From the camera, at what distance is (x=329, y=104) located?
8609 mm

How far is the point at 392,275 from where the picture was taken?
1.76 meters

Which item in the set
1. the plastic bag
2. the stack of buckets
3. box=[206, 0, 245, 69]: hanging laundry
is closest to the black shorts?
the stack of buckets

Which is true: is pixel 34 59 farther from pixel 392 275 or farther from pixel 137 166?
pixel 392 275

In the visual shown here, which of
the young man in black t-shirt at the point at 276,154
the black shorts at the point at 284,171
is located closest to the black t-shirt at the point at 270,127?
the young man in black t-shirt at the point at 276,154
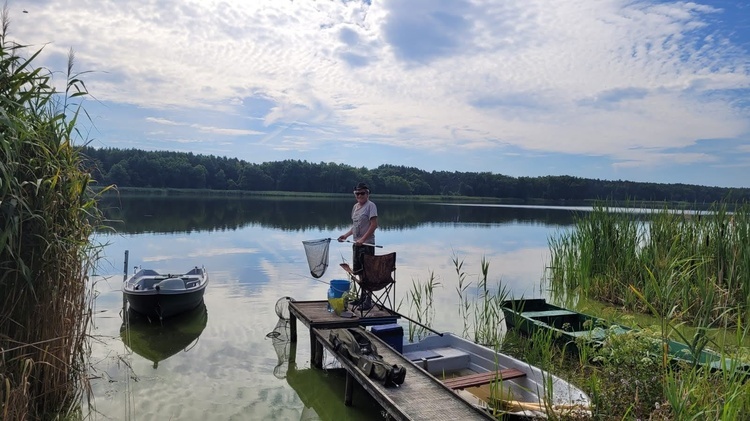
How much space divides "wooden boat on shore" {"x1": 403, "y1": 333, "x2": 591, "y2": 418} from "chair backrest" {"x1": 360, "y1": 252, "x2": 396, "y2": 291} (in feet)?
2.82

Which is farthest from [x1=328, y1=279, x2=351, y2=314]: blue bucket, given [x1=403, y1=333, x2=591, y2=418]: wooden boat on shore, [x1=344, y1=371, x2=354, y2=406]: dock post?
[x1=344, y1=371, x2=354, y2=406]: dock post

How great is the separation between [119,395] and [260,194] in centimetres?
6605

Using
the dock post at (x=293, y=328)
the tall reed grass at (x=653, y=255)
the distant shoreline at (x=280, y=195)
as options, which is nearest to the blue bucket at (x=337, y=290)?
the dock post at (x=293, y=328)

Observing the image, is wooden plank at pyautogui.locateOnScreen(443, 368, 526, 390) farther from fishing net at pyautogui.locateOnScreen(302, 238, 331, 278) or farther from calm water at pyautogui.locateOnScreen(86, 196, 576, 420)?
fishing net at pyautogui.locateOnScreen(302, 238, 331, 278)

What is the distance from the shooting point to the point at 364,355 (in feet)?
17.0

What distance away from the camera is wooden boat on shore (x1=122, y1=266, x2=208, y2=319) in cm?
818

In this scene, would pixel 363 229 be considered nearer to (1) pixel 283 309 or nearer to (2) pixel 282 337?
(1) pixel 283 309

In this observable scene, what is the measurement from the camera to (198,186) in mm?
66062

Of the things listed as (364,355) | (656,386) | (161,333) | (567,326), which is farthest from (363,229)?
(656,386)

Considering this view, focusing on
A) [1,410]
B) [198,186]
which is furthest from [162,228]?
[198,186]

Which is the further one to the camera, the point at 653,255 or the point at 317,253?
the point at 653,255

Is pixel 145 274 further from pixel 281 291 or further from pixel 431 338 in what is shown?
pixel 431 338

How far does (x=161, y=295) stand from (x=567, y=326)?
19.9 ft

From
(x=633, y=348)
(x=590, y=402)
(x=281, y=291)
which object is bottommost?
(x=281, y=291)
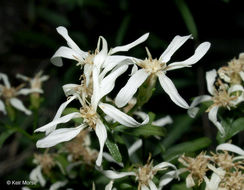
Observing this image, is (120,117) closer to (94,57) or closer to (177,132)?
(94,57)

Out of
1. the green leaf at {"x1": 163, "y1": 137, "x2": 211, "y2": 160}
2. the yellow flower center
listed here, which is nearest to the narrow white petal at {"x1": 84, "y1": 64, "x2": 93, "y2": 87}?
the yellow flower center

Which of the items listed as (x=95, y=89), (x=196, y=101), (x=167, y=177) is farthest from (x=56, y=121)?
(x=196, y=101)

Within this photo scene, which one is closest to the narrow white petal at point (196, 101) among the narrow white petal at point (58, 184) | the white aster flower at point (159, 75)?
the white aster flower at point (159, 75)

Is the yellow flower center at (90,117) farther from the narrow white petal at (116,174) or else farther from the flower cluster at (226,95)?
the flower cluster at (226,95)

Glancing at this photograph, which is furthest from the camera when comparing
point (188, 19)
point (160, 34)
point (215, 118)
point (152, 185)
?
point (160, 34)

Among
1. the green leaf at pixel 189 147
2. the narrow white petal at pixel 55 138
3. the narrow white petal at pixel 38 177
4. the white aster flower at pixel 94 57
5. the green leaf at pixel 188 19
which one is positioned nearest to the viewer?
the narrow white petal at pixel 55 138

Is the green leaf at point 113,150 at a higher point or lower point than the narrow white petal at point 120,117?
lower

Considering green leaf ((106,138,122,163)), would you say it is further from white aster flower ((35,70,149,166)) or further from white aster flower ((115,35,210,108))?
white aster flower ((115,35,210,108))
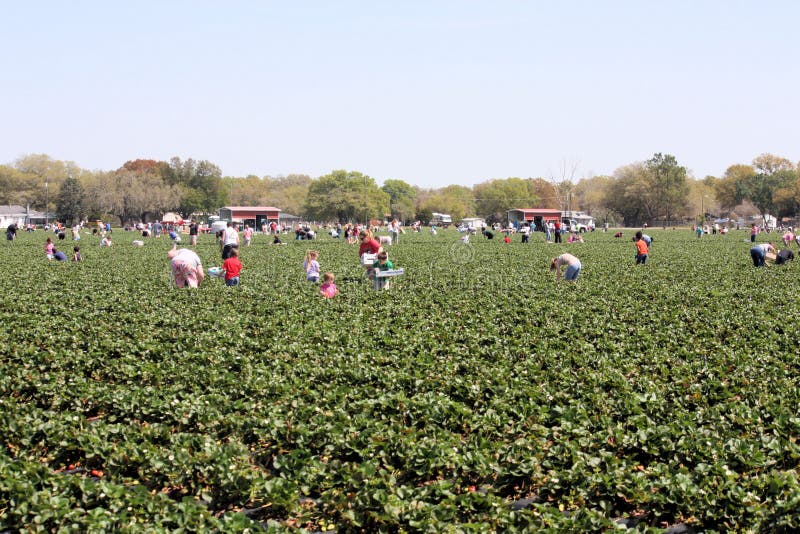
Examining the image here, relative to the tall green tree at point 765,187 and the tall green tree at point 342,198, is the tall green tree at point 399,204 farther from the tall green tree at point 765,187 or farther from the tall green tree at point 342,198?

....................

TASK PROMPT: Reproduce all of the lines above word for word, leaving out the pictures.

EXERCISE RESULT:
From the camera, at what distance is (x=329, y=104) located?
8609 mm

How far is the point at 392,275 from where the picture was taken?
1.76 meters

Which item in the set
1. the plastic bag
2. the stack of buckets
3. box=[206, 0, 245, 69]: hanging laundry
is closest to the black shorts?
the stack of buckets

Which is true: is pixel 34 59 farther from pixel 392 275 or farther from pixel 137 166?
pixel 392 275

In the visual shown here, which of
the young man in black t-shirt at the point at 276,154
the black shorts at the point at 284,171
is located closest to the black t-shirt at the point at 270,127?
the young man in black t-shirt at the point at 276,154
How much space divides "wooden boat on shore" {"x1": 403, "y1": 333, "x2": 591, "y2": 418} from "chair backrest" {"x1": 360, "y1": 252, "x2": 396, "y2": 291} (in feet)?
2.82

Which is farthest from [x1=328, y1=279, x2=351, y2=314]: blue bucket, given [x1=403, y1=333, x2=591, y2=418]: wooden boat on shore, [x1=344, y1=371, x2=354, y2=406]: dock post?
[x1=344, y1=371, x2=354, y2=406]: dock post

How great is the separation between [119,395] and [260,194] in centimetres?
6605

Using
the dock post at (x=293, y=328)
the tall reed grass at (x=653, y=255)
the distant shoreline at (x=280, y=195)
as options, which is nearest to the blue bucket at (x=337, y=290)?
the dock post at (x=293, y=328)

Observing the image, is wooden plank at pyautogui.locateOnScreen(443, 368, 526, 390) farther from fishing net at pyautogui.locateOnScreen(302, 238, 331, 278) or farther from calm water at pyautogui.locateOnScreen(86, 196, 576, 420)?
fishing net at pyautogui.locateOnScreen(302, 238, 331, 278)

What is the distance from the shooting point to the point at 364,355 (in feet)?
17.0

What distance away from the camera is wooden boat on shore (x1=122, y1=266, x2=208, y2=319) in cm?
818

In this scene, would pixel 363 229 be considered nearer to (1) pixel 283 309 or nearer to (2) pixel 282 337?
(1) pixel 283 309

In this observable scene, what is the measurement from the camera to (198,186) in mm?
66062

Of the things listed as (364,355) | (656,386) | (161,333) | (567,326), which is farthest from (363,229)?
(656,386)

Considering this view, focusing on
A) [1,410]
B) [198,186]
which is furthest from [162,228]?
[198,186]

Which is the further one to the camera, the point at 653,255 or the point at 317,253?
the point at 653,255

Is pixel 145 274 further from pixel 281 291 or further from pixel 431 338 in what is shown?
pixel 431 338

How far does (x=161, y=295) stand from (x=567, y=326)?
19.9 ft

From
(x=633, y=348)
(x=590, y=402)
(x=281, y=291)
which object is bottommost?
(x=281, y=291)
Observing this image, is (120,117) closer to (94,57) or closer to (177,132)?
(94,57)

Out of
1. the green leaf at {"x1": 163, "y1": 137, "x2": 211, "y2": 160}
2. the yellow flower center
listed here, which is nearest to the narrow white petal at {"x1": 84, "y1": 64, "x2": 93, "y2": 87}?
the yellow flower center

Which of the items listed as (x=95, y=89), (x=196, y=101), (x=167, y=177) is farthest from (x=56, y=121)?
(x=196, y=101)

Within this photo scene, which one is closest to the narrow white petal at point (196, 101) among the narrow white petal at point (58, 184) | the white aster flower at point (159, 75)?
the white aster flower at point (159, 75)

Is the yellow flower center at (90,117) farther from the narrow white petal at (116,174) or else farther from the flower cluster at (226,95)?
the flower cluster at (226,95)

Glancing at this photograph, which is furthest from the camera when comparing
point (188, 19)
point (160, 34)
point (215, 118)
point (152, 185)
?
point (160, 34)

Among
1. the green leaf at pixel 189 147
2. the narrow white petal at pixel 55 138
3. the narrow white petal at pixel 38 177
4. the white aster flower at pixel 94 57
5. the green leaf at pixel 188 19
which one is positioned nearest to the viewer?
the narrow white petal at pixel 55 138

Is the green leaf at point 113,150 at a higher point or lower point than the narrow white petal at point 120,117?
lower

Considering green leaf ((106,138,122,163)), would you say it is further from white aster flower ((35,70,149,166)) or further from white aster flower ((115,35,210,108))?
white aster flower ((115,35,210,108))
Examining the image here, relative to the tall green tree at point 765,187 and the tall green tree at point 342,198, is the tall green tree at point 399,204 farther from the tall green tree at point 765,187 or farther from the tall green tree at point 342,198?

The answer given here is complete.